“Fundos verdes” do BNDES financiaram R$ 1,8 bilhão para empresas multadas pelo IBAMA

Lista de beneficiados com empréstimos “sustentáveis” do BNDES que foram multados pelo IBAMA inclui gigantes envolvidas em escândalos ambientais, como a Vale e a Braskem.

ClimaInfo

De um lado, a legislação ambiental dá uma base ampla à fiscalização para punir empresas que não cumprem as regras. Nesse ínterim, as companhias abusam de recursos administrativos e processos judiciais para protelar o pagamento de multas pelo maior tempo possível, preferencialmente até a prescrição. E do outro, essas mesmas empresas vão aos cofres públicos buscar dinheiro destinado a projetos “sustentáveis”. Que, por falta de mecanismos de controle que conversem com os órgãos ambientais, concedem empréstimos a juros camaradas e prazo idem.

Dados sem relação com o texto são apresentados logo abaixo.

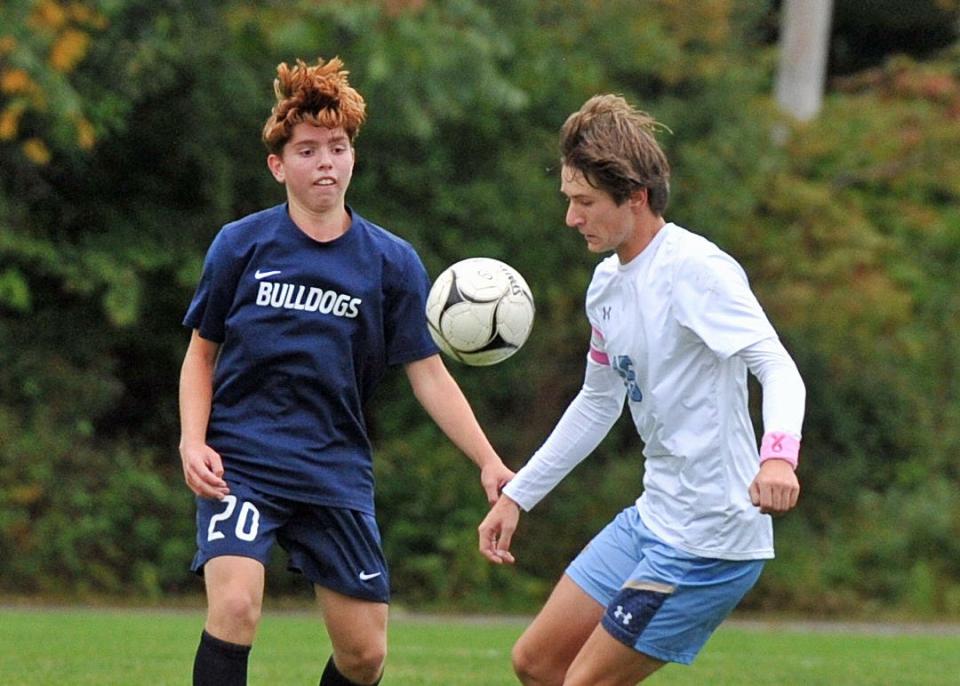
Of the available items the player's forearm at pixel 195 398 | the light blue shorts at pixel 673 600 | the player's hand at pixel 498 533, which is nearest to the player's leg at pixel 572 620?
the light blue shorts at pixel 673 600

De forma simplificada, essa é a lógica por trás de um levantamento feito por Rafael Oliveira na Agência Pública com base em dados do BNDES. A apuração revela que o “banco nacional do desenvolvimento sustentável” – como se autointitula a instituição financeira em seu site – emprestou mais de R$ 1,8 bilhão oriundo de instrumentos financeiros sustentáveis para empresas que somam R$ 590 milhões em multas aplicadas pelo IBAMA. A lista de beneficiadas com esses empréstimos “sustentáveis” que foram multadas inclui gigantes envolvidas em escândalos ambientais, como a Vale e a Braskem. E também Anglo American, Mineração Rio do Norte, Pedra Agroindustrial, O Boticário e Suzano.

Ao todo, o BNDES liberou R$ 5,6 bilhões em financiamentos verdes, dos quais R$ 1,8 bilhão se destinaram a empresas multadas pelo IBAMA. O total de infrações emitidas a essas companhias pelo órgão ambiental é de R$ 590,9 milhões. Mas apenas R$ 46,6 milhões desse valor, correspondente a 7,6% do total, foram pagos.

Os quase R$ 2 bilhões destinados pelo banco por meio de instrumentos sustentáveis a empresas multadas representam cerca de um terço do total despendido entre 2006 e novembro de 2023 com o Fundo Clima e com os instrumentos financeiros “Meio Ambiente” e “Meio Ambiente – Incentivada A”. Do valor total contratado, as empresas multadas desembolsaram R$ 976 milhões até a publicação da reportagem. O levantamento não considerou as multas canceladas, prescritas, suspensas sem depósito judicial, ou que foram baixadas por conta de recursos deferidos.

As regras do BNDES impedem apoio a quem cometeu crimes contra o meio ambiente. Na página “Atividades, empreendimentos e itens não apoiáveis pelo BNDES”, a instituição afirma não fornecer “apoio financeiro a clientes condenados, seja na esfera administrativa ou judicial, por atos que envolvam: […] crime contra o meio ambiente”. Afirma ainda que, “no caso de ter havido uma condenação pelos atos acima, a contratação ficará impedida até a comprovação da regularização da situação pelo cliente”. Dentre as multas analisadas pela Pública, a maior parte ainda está em fase de contestação e análise de recursos, sem condenação definitiva.

Para Luciane Moessa, diretora executiva e técnica da associação Soluções Inclusivas Sustentáveis (SIS), a despeito dos autos de infração ainda serem passíveis de reversão, os dados são “preocupantes” e as operações de crédito dessa natureza “deveriam estar vinculadas a compromissos de regularização ambiental”.

“A gente está falando de produtos verdes, que buscam gerar impacto ambiental positivo. É muito importante ter indicadores objetivos e ter monitoramento para garantir que isso vai ser gerado. Isso implica que uma empresa com irregularidades ambientais jamais vai receber crédito com essas características? Não. Mas, se os recursos são limitados em uma linha de crédito verde, o agente financeiro deveria premiar empresas com melhor performance ambiental”, destacou.